寄稿者側で一章割かれているのは、植草甚一・薩摩治郎八・埴谷雄高山本周五郎の四人。植草・埴谷・山本の三人はともかく、獅子文六『但馬太郎治伝』や、藤田嗣治のパリにおけるパトロンとして知っている伝説の人薩摩治郎八が、『洋酒天国』の常連執筆者だったなんて、急に薩摩治郎八という人物が身近になった気がする。
サントリーと言えば、サントリーホールサントリー美術館といった文化事業にも熱心な企業である。サントリーホールサントリー美術館なんて、名前にきちんと織り込まれているにもかかわらず、あまりに目や耳に馴染みすぎて、その経営主体がお酒を造るサントリーであるという意識が消えかかっていた。

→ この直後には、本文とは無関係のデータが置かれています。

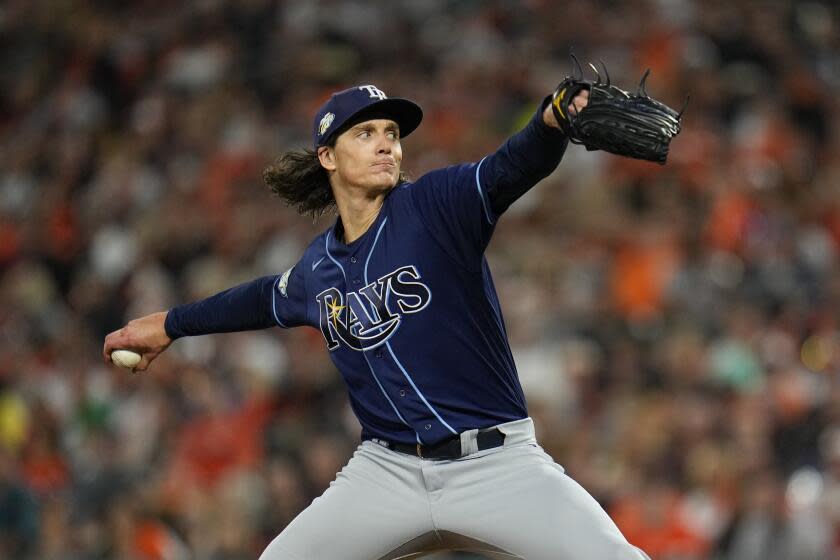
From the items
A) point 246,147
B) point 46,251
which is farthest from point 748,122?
point 46,251

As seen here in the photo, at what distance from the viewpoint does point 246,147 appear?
10141 mm

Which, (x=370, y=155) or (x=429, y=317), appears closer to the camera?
(x=429, y=317)

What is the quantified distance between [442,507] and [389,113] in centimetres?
122

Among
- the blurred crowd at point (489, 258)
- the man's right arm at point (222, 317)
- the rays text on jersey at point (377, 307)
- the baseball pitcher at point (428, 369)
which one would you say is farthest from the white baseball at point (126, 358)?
the blurred crowd at point (489, 258)

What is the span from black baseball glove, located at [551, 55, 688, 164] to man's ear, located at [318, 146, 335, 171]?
1.01m

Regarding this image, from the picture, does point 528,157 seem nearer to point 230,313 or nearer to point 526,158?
point 526,158

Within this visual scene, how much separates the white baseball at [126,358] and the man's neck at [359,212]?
0.87 meters

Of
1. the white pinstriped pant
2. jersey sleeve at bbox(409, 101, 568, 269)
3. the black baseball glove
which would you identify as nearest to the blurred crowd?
the white pinstriped pant

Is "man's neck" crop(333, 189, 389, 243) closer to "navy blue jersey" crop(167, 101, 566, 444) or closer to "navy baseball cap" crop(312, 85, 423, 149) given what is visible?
"navy blue jersey" crop(167, 101, 566, 444)

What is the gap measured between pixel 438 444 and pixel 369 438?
301 mm

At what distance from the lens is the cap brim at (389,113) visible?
160 inches

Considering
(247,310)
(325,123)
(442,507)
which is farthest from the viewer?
(247,310)

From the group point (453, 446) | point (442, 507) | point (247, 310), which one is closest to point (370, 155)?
point (247, 310)

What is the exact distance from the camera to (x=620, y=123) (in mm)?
3383
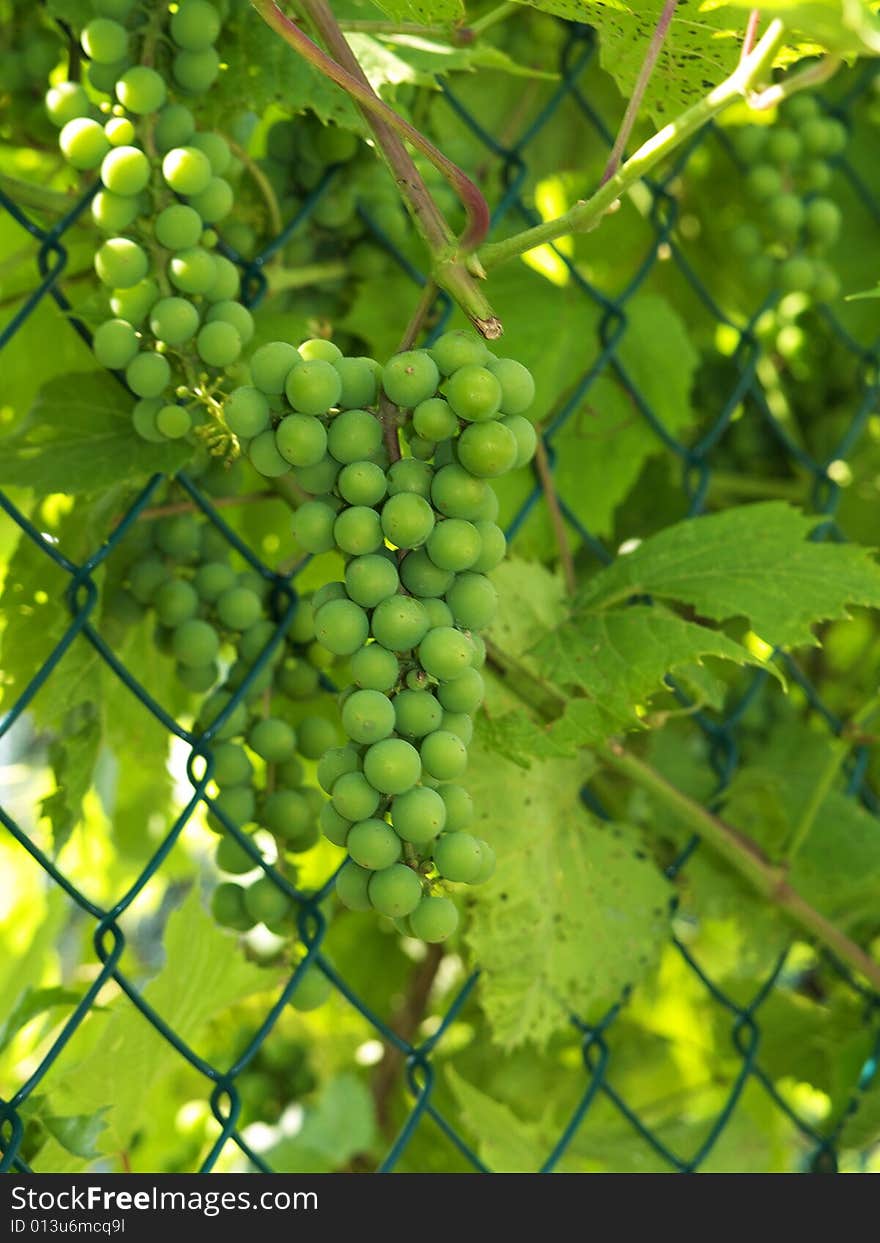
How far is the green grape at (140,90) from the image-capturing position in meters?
0.75

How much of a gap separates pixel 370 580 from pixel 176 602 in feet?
0.95

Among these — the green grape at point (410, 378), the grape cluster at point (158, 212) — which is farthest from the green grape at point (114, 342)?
the green grape at point (410, 378)

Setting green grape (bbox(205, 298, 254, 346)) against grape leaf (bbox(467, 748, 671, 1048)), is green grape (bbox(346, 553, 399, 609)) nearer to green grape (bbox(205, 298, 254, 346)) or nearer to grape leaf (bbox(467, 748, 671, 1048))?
green grape (bbox(205, 298, 254, 346))

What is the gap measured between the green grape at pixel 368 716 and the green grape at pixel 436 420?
113mm

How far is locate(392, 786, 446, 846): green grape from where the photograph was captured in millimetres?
567

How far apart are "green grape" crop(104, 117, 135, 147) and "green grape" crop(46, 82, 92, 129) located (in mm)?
27

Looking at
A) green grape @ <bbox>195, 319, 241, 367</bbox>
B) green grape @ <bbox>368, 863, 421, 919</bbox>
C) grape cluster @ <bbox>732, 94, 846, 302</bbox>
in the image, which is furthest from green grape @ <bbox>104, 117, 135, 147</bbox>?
grape cluster @ <bbox>732, 94, 846, 302</bbox>

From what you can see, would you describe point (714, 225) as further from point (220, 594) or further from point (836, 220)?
point (220, 594)

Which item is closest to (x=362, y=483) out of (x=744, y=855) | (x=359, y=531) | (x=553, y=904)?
(x=359, y=531)

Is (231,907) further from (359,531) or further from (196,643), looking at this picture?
(359,531)

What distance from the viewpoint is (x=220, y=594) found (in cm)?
86

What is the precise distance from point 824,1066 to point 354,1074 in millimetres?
475

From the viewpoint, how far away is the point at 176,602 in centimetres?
85
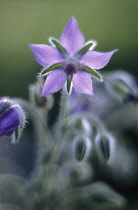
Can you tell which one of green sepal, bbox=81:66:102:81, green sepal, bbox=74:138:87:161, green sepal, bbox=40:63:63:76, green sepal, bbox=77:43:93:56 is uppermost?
green sepal, bbox=77:43:93:56

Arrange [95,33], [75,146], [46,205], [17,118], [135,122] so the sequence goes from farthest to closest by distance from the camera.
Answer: [95,33] → [135,122] → [46,205] → [75,146] → [17,118]

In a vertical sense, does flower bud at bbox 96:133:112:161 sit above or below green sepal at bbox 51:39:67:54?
below

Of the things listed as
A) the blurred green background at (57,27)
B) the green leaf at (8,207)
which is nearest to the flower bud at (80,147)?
the green leaf at (8,207)

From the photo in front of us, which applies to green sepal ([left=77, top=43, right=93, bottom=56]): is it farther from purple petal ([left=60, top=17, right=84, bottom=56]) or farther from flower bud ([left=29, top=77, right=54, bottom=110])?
flower bud ([left=29, top=77, right=54, bottom=110])

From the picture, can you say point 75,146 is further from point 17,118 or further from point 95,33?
point 95,33

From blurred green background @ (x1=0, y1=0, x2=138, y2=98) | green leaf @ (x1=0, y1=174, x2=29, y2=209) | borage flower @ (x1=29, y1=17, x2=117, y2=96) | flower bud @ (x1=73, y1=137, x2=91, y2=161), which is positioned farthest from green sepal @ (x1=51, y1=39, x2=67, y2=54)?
blurred green background @ (x1=0, y1=0, x2=138, y2=98)

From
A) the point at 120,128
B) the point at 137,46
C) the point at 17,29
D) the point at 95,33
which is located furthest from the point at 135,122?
the point at 17,29

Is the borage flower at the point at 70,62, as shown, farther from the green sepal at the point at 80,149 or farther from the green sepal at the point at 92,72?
the green sepal at the point at 80,149

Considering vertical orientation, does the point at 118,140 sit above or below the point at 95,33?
below
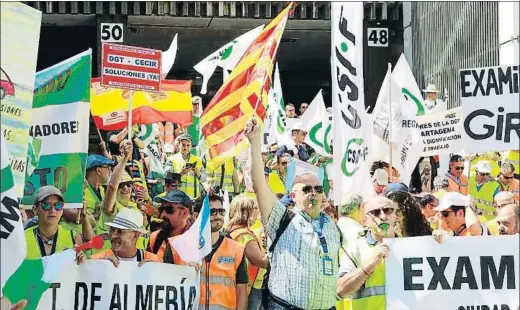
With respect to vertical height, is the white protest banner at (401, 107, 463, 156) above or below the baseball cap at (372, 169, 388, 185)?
above

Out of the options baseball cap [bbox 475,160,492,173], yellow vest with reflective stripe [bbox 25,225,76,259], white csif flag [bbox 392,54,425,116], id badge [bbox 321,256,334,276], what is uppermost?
white csif flag [bbox 392,54,425,116]

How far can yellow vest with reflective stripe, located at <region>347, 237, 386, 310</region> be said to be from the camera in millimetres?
7066

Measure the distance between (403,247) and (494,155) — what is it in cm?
477

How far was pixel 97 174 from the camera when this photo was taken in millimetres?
8812

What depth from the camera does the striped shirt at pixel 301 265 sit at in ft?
21.9

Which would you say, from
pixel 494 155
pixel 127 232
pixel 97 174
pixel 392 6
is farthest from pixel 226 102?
pixel 392 6

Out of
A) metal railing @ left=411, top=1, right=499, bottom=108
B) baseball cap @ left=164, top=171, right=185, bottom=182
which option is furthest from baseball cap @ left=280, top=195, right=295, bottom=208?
metal railing @ left=411, top=1, right=499, bottom=108

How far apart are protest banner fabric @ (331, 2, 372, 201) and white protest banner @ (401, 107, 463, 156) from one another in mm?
2508

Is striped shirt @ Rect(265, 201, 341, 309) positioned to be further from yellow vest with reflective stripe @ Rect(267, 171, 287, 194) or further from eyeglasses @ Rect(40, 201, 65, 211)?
yellow vest with reflective stripe @ Rect(267, 171, 287, 194)

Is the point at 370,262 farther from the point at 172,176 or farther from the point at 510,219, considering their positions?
the point at 172,176

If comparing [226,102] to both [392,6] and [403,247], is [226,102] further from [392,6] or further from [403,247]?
[392,6]

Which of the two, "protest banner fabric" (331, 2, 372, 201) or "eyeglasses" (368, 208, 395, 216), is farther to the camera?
"protest banner fabric" (331, 2, 372, 201)

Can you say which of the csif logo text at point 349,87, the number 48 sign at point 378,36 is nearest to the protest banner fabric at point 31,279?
the csif logo text at point 349,87

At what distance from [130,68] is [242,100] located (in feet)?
8.17
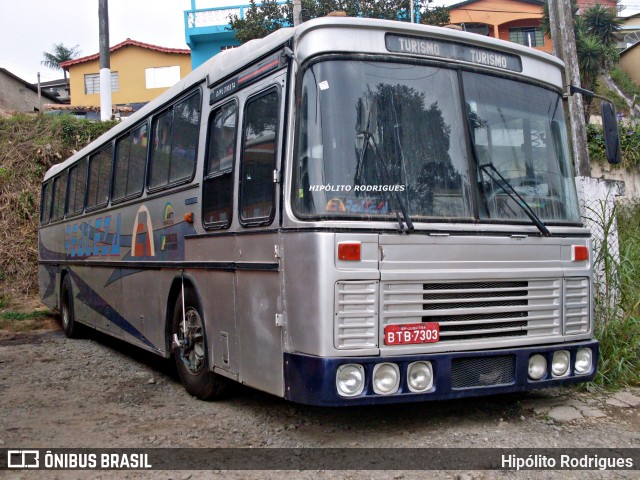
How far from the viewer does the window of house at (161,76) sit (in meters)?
42.8

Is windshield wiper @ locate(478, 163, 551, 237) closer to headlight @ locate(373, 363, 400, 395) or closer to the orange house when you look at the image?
headlight @ locate(373, 363, 400, 395)

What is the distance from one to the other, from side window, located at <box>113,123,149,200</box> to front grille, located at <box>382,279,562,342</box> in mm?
4245

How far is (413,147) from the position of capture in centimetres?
491

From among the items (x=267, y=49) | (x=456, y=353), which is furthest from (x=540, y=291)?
(x=267, y=49)

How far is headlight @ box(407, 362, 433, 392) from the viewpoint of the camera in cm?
471

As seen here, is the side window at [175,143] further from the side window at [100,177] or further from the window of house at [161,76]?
the window of house at [161,76]

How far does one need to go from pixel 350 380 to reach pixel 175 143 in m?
3.49

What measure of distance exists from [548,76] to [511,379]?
8.19ft

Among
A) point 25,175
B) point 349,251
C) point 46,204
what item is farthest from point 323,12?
point 349,251

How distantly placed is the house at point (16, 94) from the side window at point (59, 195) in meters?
29.4

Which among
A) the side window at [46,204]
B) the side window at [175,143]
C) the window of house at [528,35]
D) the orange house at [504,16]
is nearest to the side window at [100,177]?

こうした文化事業を熱心に推進した佐治敬三や、彼を育てた「阪神間モダニズム」と呼ばれる文化的風土から説き起こされ、サントリーの「サ」の字もない、広告色を徹底的に排除した小冊子『洋酒天国』が創り出されるまでと、それを担った人びとの視点から、『洋酒天国』という冊子が昭和30年代の社会風俗のなかで果たした役割が興味深くつづられることになる。
またいっぽうで、昭和初期のモダニズムを牽引した『新青年』が引き合いに出され、社会風俗を担うモダニズムの風潮を代表する両誌の比較からそれぞれの時期の文化的色合いの違いまで言及するように、視野は広い。
最近山口瞳さんの文章から遠ざかっていたけれど(別に他意はない)、本書を読んでいたらまた山口文学を読みたくなってきた。こんな一節を読まされたら、もうたまらないのである。

男が酒を飲みに酒場に行くことが、いかに大切な意味をもっているか。山口瞳は、それをなんとか世の奥方たちにわかってもらいたかった。だから、噛んで含めるようにエッセイで訴えている。一生懸命なのだ。これは本人が真剣だけに、余計におかしいのである。(152頁)
しかし、古今東西、酒呑みが酒を飲む理由は、雨が降ったから飲む、晴天に恵まれたから飲むということなのだ。山口瞳はそれを一番知る人であるから、ムキになってこう書くからちょっとおかしいのである。これはそのまま『洋酒天国』の奇妙なおかしさにつながっている。(同上)
わたしはもっぱらビール党だが、サントリーのビールは口に合わない。しかもウィスキーに至っては、十数年口にしていないかもしれない。いま飲めば、若い頃わからなかったウィスキーの良さがわかるのかもしれぬ。本書を読んでいたら、山口さんの文章に浸りたくなってくると同時に、ウィスキーも飲んでみたくなったから不思議だ。